Hayır, erkeklerden hoşlanmıyordu. Bu doğru olamazdı. Kendi Shidi’si hakkında böyle şeyler düşünmesi hem çok nahoştu hem de çok uygunsuzdu!
Xie Bi An çıldırmak üzereydi, ayağa kalkmak için mücadele ediyordu.

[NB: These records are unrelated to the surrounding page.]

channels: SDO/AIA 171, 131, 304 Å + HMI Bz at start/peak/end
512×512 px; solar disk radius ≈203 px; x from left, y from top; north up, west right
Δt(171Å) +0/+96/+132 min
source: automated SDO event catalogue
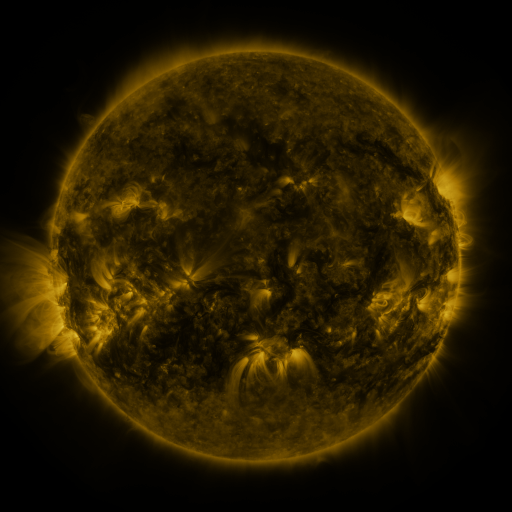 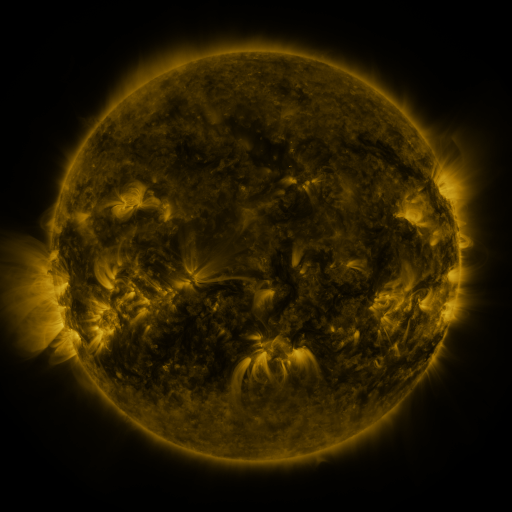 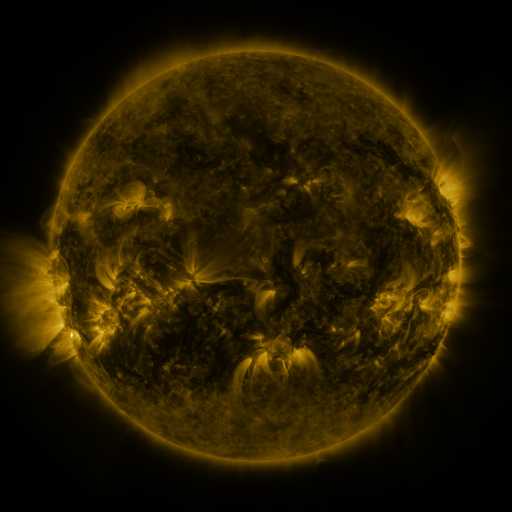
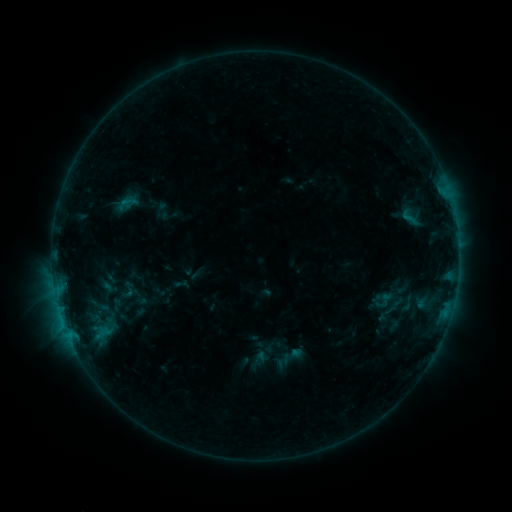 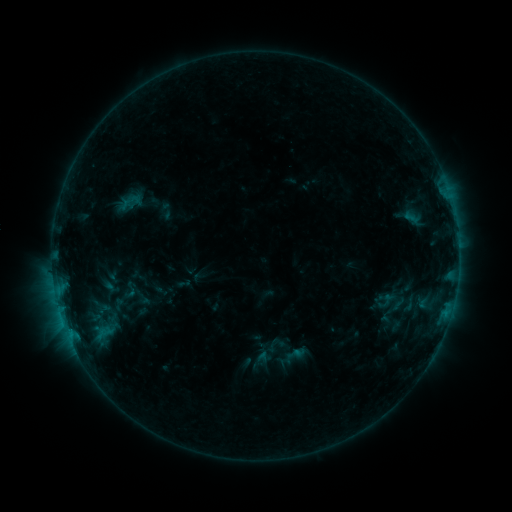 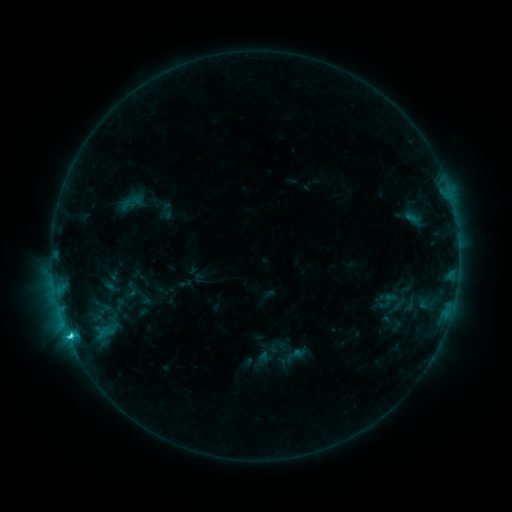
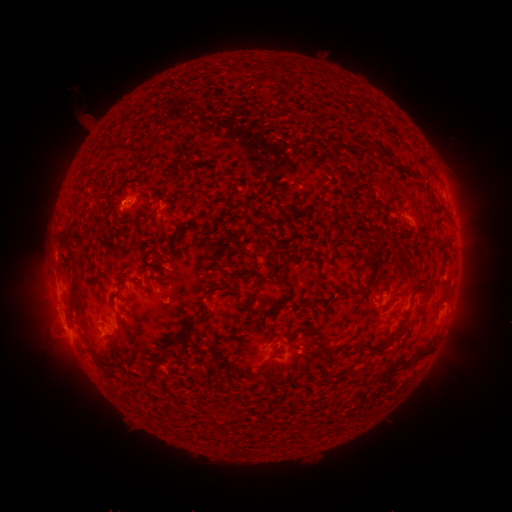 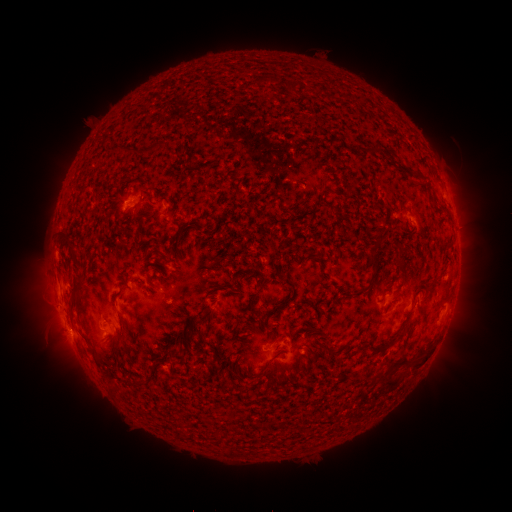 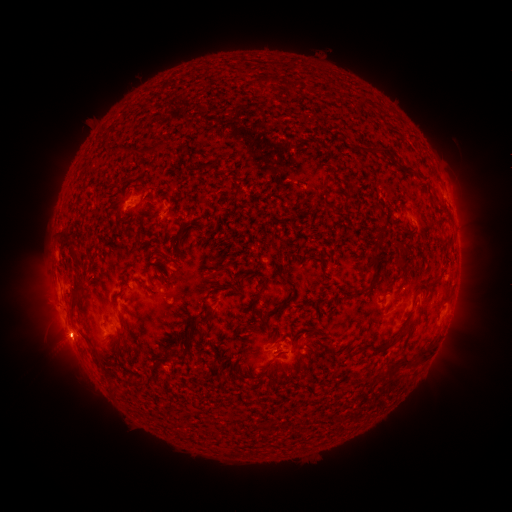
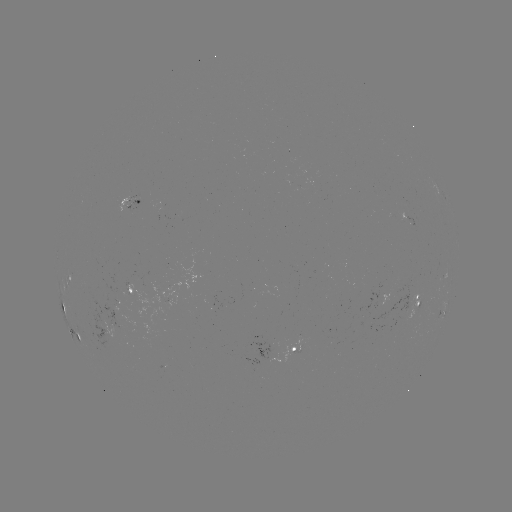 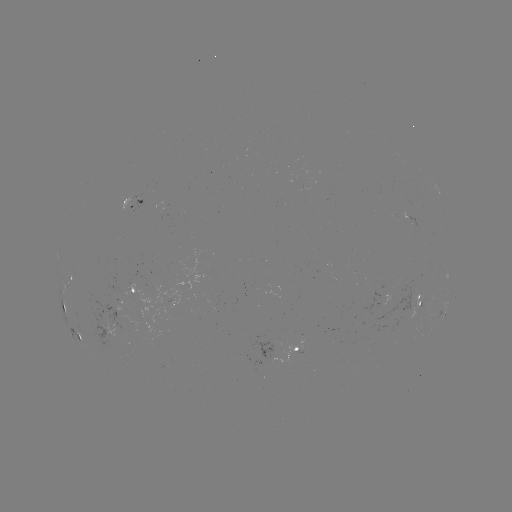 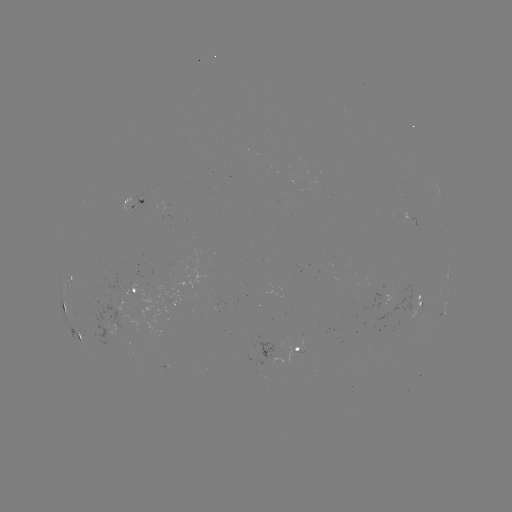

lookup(emerging-flux region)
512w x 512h (408, 313)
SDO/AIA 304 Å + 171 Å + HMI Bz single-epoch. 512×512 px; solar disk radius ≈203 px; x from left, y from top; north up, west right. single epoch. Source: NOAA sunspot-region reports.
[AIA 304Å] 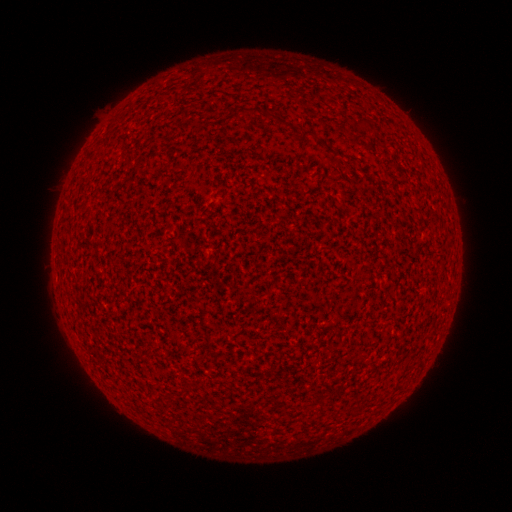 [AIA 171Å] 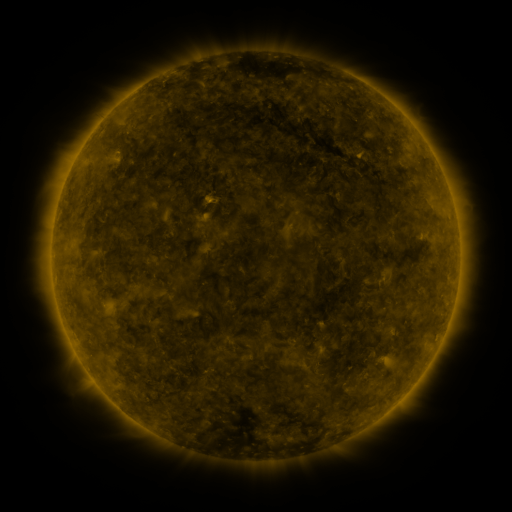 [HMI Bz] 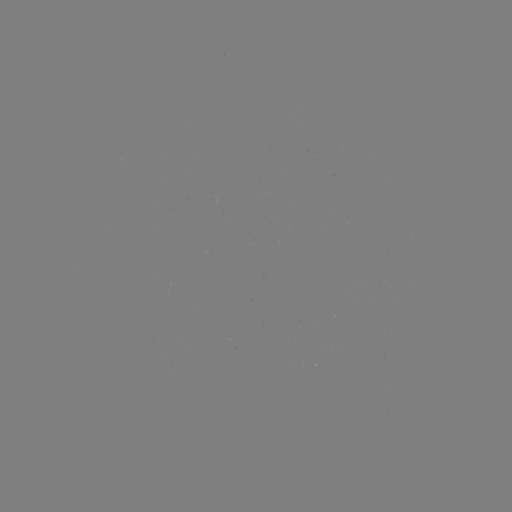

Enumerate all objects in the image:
(none)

Fakat Fan Wu She kaba kuvvet kullanarak onun belini kendine doğru bastırdı, gözleri ona derin bir şekilde bakıyordu ve ardındaki açgözlülüğü gizlemeye çalışıyordu.
“… Wu She.”
Xie Bi An aniden bedenindeki bütün tüylerin diken diken olduğunu hissetti. Vahşi bir canavar tarafından takip edilen bir av gibi görünüyordu.
“Shixiong,” dedi Fan Wu She, Xie Bi An’ın kaçamak bakışlarının peşinden giderek, gözlerini ayırmasına izin vermedi. Hemen sonrasında sakin bir şekilde, o şok edici yıldırım okunu fırlattı, “O kitabı okurken tek düşündüğümün sen olduğunu bilmeni istiyorum.”
Xie Bi An donakaldı.
Fan Wu She hafifçe gülümsedi ve zaten büyüleyici olan tilki gözleri o anda daha da çekici hale geldi. Kendisini Xie Bi An’ın kulağına bastırdı, ses tonu davetkârdı, “Artık aklım fikrim seninle dolu.”
Cümlesi bittiğinde, kıpkırmızı olan kulağa yumuşak bir öpücük kondurdu.
Xie Bi An üstüne yıldırım düşmüş gibi hissediyordu, neredeyse Fan Wu She’nin üstünden hızla fırlayacaktı. Yanakları kızardı, bir süre dehşet içinde Fan Wu She’ye baktı ve sonra oradan telaşla kaçtı.
Fan Wu She ardına kadar açılmış olan kapıya baktı. Dilinin ucunu yavaş yavaş kendi dudaklarının üzerinde gezdirirken, gözlerinde sonsuz bir arzu birikiyordu.